UI professor of law named one of most influential in legal history

Local included on list with heavy-hitters

Lee Hermiston

Iowa City Press-Citizen

September 4, 2009

A new book names a University of Iowa law professor as one of the most influential people in American legal history.

UI law professor and Iowa City native Nicholas Johnson is included with some legal heavy-hitters such as John Marshall, Franklin Roosevelt, James Madison, Sandra Day O'Connor and Thurgood Marshall.

The book, "The Yale Biographical Dictionary of American Law," profiles about 700 people who are considered prominent figures in the history of American law.

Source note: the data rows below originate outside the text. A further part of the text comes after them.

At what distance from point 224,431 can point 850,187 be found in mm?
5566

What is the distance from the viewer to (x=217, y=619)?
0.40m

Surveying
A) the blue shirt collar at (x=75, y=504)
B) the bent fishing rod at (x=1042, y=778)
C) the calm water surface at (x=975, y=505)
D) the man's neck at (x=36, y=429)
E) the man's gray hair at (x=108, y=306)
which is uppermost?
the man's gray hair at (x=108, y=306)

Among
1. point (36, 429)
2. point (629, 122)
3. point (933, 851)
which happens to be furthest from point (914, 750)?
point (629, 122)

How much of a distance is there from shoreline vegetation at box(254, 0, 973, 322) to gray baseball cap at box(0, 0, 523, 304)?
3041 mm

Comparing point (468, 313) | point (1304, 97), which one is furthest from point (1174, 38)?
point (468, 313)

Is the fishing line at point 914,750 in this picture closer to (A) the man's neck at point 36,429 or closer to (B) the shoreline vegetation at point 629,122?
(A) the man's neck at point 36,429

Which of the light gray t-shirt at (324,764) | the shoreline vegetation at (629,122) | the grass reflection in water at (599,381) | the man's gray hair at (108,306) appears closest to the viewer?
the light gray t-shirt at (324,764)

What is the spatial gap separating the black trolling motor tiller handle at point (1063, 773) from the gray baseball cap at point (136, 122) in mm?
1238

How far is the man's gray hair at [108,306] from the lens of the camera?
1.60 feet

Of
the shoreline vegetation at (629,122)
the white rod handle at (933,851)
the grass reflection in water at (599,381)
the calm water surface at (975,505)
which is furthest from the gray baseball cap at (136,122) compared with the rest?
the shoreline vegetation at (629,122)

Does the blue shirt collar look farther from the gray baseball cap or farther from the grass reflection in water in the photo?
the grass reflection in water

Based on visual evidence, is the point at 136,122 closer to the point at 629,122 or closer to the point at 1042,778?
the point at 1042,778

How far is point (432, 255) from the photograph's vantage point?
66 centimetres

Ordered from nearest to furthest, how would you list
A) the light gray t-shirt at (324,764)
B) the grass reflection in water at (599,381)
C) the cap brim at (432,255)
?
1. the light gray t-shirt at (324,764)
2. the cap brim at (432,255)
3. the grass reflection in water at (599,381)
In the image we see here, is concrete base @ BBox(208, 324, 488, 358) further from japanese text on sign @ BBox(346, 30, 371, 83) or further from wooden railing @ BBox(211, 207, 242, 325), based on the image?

The book covers the colonial era to the present.

Johnson is included for his tenure as commissioner of the Federal Communication's Comm-ission from 1966 to 1973. The book notes that Johnson's opposition to a merger of ABC-TV and International Telegraph and Telephone Co. that eventually led to ITT abandoning the merger.

The FCC initially had approved the merger.

Johnson, born in 1934, has taught at UI's College of Law since 1981.

It's kind of overwhelming in a way," Johnson said. "It would be one thing to be compared with all law professors in the country today or all lawyers in the country today, but when you're going back to colonial times, including the first chief justice John Marshall, ... of course, I'm pleased; of course I'm honored."

Two other people with UI connections also are included in the book: Herbert Goodrich and Wiley Rutledge.

Goodrich was a federal judge who taught briefly at UI in the 1920s; Rutledge was dean of the law school from 1935 to 1939 and served as a U.S. Supreme Court justice from 1943 to 1949.